[Some records]
· · · · ·
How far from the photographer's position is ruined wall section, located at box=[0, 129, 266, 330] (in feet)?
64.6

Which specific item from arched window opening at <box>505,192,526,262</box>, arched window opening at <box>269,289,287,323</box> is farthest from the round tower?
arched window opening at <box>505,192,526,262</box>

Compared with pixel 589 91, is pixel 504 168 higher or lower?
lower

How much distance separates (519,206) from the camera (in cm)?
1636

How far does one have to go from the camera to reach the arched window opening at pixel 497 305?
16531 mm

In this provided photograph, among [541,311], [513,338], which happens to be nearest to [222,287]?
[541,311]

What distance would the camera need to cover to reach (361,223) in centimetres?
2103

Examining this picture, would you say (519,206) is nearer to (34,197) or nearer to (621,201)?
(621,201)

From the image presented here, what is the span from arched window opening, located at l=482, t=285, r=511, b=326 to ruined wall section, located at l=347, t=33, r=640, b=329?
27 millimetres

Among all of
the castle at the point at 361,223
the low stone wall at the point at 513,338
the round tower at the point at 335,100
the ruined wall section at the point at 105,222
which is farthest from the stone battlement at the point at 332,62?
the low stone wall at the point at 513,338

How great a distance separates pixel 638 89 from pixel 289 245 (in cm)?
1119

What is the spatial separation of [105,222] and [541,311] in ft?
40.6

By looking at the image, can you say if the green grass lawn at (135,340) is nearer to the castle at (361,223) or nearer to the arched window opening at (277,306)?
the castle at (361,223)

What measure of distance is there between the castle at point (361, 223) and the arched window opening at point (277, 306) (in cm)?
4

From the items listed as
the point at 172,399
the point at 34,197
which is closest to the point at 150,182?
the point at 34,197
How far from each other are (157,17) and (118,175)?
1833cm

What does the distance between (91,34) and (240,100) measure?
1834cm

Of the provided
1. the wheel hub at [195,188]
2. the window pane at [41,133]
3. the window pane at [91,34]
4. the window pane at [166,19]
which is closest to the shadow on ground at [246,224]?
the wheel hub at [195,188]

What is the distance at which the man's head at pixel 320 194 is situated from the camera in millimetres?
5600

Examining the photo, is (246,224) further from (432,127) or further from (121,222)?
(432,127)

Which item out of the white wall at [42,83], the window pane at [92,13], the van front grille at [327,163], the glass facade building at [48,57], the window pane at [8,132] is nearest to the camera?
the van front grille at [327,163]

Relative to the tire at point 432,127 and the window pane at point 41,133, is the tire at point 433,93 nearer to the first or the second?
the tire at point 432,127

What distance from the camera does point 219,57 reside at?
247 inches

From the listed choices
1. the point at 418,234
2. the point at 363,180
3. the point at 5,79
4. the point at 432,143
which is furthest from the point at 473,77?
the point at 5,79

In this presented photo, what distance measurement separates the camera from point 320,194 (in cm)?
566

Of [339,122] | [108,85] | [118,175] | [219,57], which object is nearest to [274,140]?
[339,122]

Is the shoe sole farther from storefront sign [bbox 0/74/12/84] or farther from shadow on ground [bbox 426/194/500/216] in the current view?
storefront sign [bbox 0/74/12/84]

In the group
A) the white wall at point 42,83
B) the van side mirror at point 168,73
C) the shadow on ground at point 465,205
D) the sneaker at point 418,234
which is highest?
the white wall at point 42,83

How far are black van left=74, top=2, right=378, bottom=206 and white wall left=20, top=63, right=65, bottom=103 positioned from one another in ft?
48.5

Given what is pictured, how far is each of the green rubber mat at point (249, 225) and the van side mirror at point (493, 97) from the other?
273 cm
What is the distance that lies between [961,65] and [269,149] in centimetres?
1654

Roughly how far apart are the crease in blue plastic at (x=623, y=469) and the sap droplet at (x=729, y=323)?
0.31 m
· · · · ·
-- What this task involves --
Write down the full listing again, exactly.

-- Response to the task --
How far from the photographer's position is ruined wall section, located at box=[0, 129, 266, 330] (in feet)?
64.6

Which specific item from arched window opening at <box>505,192,526,262</box>, arched window opening at <box>269,289,287,323</box> is farthest from the round tower?
arched window opening at <box>505,192,526,262</box>

Compared with pixel 589 91, is pixel 504 168 higher or lower?
lower

How much distance separates (519,206) from the camera (in cm)?
1636

How far does one have to go from the camera to reach the arched window opening at pixel 497 305?
16531 mm

In this provided photograph, among [541,311], [513,338], which happens to be nearest to [222,287]?
[541,311]

What distance would the camera need to cover to reach (361,223) in centimetres?
2103

Examining this picture, would you say (519,206) is nearer to (34,197) or nearer to (621,201)?
(621,201)

From the image presented here, what is the span from arched window opening, located at l=482, t=285, r=511, b=326 to ruined wall section, located at l=347, t=33, r=640, b=329?
27 millimetres

Among all of
the castle at the point at 361,223
the low stone wall at the point at 513,338
the round tower at the point at 335,100
the ruined wall section at the point at 105,222
which is farthest from the stone battlement at the point at 332,62?
the low stone wall at the point at 513,338

How great a distance separates pixel 638 89 from pixel 289 245 (in cm)?
1119

What is the spatial separation of [105,222] and [541,311] in ft?
40.6

By looking at the image, can you say if the green grass lawn at (135,340) is nearer to the castle at (361,223) or nearer to the arched window opening at (277,306)?
the castle at (361,223)

What measure of distance is there between the castle at point (361, 223) and the arched window opening at point (277, 306) (in cm)?
4

From the items listed as
the point at 172,399
the point at 34,197
which is closest to the point at 150,182?
the point at 34,197
How far from each other are (157,17) and (118,175)?
1833cm

What does the distance between (91,34) and (240,100) measure?
1834cm

Of the provided
1. the wheel hub at [195,188]
2. the window pane at [41,133]
3. the window pane at [91,34]
4. the window pane at [166,19]
which is closest to the shadow on ground at [246,224]?
the wheel hub at [195,188]

What is the distance at which the man's head at pixel 320 194 is situated from the camera in millimetres?
5600

Examining the photo, is (246,224) further from (432,127) or further from (121,222)?
(432,127)

Which item out of the white wall at [42,83], the window pane at [92,13], the van front grille at [327,163], the glass facade building at [48,57], the window pane at [8,132] is nearest to the camera?
the van front grille at [327,163]

Relative to the tire at point 432,127 and the window pane at point 41,133, is the tire at point 433,93 nearer to the first or the second?
the tire at point 432,127

What distance from the camera does point 219,57 reside at?
247 inches

From the listed choices
1. the point at 418,234
2. the point at 363,180
3. the point at 5,79
4. the point at 432,143
which is furthest from the point at 473,77?
the point at 5,79

In this presented photo, what distance measurement separates the camera from point 320,194 (in cm)?
566

Of [339,122] | [108,85] | [118,175] | [219,57], which object is nearest to [274,140]?
[339,122]

Is the shoe sole farther from storefront sign [bbox 0/74/12/84] or farther from shadow on ground [bbox 426/194/500/216] in the current view?
storefront sign [bbox 0/74/12/84]

In the group
A) the white wall at point 42,83
B) the van side mirror at point 168,73
C) the shadow on ground at point 465,205
D) the sneaker at point 418,234
which is highest?
the white wall at point 42,83

How far are black van left=74, top=2, right=378, bottom=206 and white wall left=20, top=63, right=65, bottom=103 positioned from one another in ft?
48.5

Given what is pictured, how far is each of the green rubber mat at point (249, 225) and the van side mirror at point (493, 97) from the other?
273 cm
What is the distance that lies between [961,65] and [269,149] in centimetres?
1654

Roughly how far apart are the crease in blue plastic at (x=623, y=469) and the sap droplet at (x=729, y=323)?
0.31 m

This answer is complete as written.